***** Records for processing *****

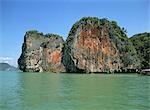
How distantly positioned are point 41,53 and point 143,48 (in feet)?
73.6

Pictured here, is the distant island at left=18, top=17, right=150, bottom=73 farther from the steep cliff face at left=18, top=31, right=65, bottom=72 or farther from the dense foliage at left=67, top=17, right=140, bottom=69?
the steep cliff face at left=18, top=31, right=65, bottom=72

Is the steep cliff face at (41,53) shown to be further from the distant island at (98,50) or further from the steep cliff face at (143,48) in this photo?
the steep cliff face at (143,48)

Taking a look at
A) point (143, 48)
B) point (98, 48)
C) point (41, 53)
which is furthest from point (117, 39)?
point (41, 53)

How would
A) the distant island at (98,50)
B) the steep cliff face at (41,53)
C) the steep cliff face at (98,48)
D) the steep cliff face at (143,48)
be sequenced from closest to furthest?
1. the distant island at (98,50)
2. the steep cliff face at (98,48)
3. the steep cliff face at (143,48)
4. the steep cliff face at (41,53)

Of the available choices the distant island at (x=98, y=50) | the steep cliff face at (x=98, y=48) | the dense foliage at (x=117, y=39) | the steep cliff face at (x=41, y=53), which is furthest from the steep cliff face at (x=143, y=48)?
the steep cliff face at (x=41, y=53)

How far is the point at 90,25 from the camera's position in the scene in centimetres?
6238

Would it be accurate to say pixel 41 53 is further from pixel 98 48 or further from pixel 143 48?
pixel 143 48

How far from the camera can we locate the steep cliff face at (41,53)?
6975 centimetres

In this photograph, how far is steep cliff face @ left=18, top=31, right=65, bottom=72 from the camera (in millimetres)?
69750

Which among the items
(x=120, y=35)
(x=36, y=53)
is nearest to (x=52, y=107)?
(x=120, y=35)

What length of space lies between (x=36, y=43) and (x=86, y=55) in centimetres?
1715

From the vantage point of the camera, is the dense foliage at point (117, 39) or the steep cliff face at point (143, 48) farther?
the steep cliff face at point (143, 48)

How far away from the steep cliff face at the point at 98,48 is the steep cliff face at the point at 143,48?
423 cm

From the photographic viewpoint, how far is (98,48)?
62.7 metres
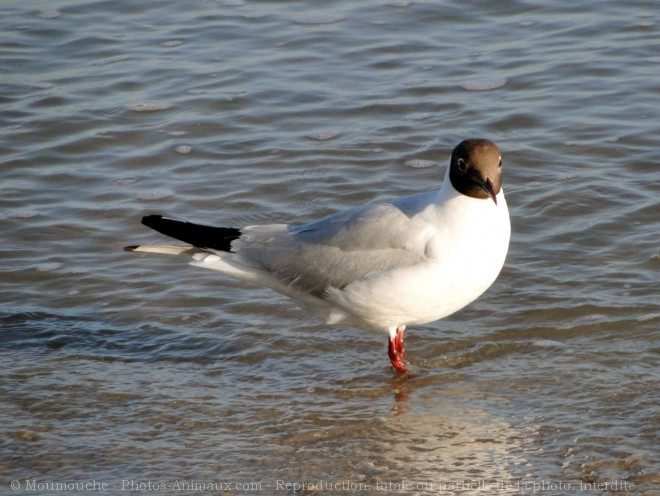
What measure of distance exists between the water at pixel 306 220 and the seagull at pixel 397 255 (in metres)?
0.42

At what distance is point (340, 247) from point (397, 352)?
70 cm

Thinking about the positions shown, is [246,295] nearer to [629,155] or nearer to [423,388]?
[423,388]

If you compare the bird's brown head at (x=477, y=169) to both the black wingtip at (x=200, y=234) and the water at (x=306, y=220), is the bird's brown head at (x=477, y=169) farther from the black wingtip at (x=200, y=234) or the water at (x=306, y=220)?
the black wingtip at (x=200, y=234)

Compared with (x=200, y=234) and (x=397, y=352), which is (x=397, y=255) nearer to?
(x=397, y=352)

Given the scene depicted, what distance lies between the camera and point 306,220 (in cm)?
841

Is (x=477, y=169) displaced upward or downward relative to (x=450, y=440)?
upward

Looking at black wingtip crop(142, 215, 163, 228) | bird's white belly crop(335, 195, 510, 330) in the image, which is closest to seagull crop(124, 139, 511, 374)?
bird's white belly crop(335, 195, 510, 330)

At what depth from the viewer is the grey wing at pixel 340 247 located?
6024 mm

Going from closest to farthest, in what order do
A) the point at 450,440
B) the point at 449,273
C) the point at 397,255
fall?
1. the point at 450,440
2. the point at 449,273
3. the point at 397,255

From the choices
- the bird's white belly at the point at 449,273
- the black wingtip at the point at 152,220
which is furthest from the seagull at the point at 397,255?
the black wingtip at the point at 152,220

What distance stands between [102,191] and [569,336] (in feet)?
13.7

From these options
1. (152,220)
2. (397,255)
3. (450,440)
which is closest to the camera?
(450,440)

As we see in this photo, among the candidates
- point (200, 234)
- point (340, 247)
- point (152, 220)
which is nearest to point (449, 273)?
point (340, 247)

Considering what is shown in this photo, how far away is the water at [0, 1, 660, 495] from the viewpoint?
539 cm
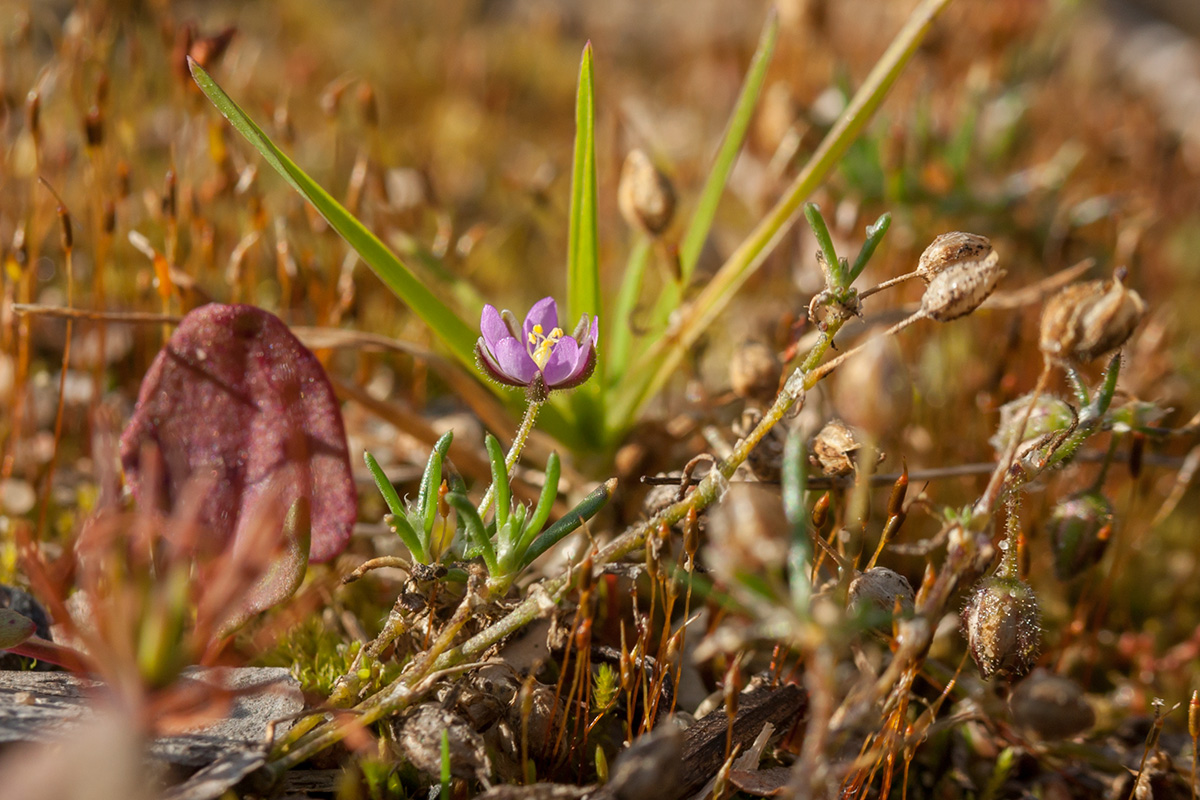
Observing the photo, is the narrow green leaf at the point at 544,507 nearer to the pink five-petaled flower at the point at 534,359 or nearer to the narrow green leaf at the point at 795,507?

*****

Directions for this task: Go to the line containing "At what depth" and set it down, along with every later line through the last one, exactly as written and without the pictures.

Answer to this problem:
At what depth from the viewer is the grey wing at pixel 340 247 located?
6024 mm

Going from closest to farthest, in what order do
A) the point at 450,440
B) the point at 449,273
C) the point at 397,255
fall?
1. the point at 450,440
2. the point at 449,273
3. the point at 397,255

From the choices
- the bird's white belly at the point at 449,273
- the black wingtip at the point at 152,220
which is furthest from the seagull at the point at 397,255?
the black wingtip at the point at 152,220

What distance stands between [102,191] and [569,336] (in feet)?
13.7

From these options
1. (152,220)
2. (397,255)
3. (450,440)
which is closest to the camera?
(450,440)

As we see in this photo, among the candidates
- point (200, 234)
- point (340, 247)
- point (152, 220)
which is nearest to point (449, 273)?
point (340, 247)

Considering what is shown in this photo, how far away is the water at [0, 1, 660, 495] from the viewpoint?
539 cm
Observing the photo, is the narrow green leaf at the point at 544,507 nearer to the pink five-petaled flower at the point at 534,359 or nearer to the narrow green leaf at the point at 795,507?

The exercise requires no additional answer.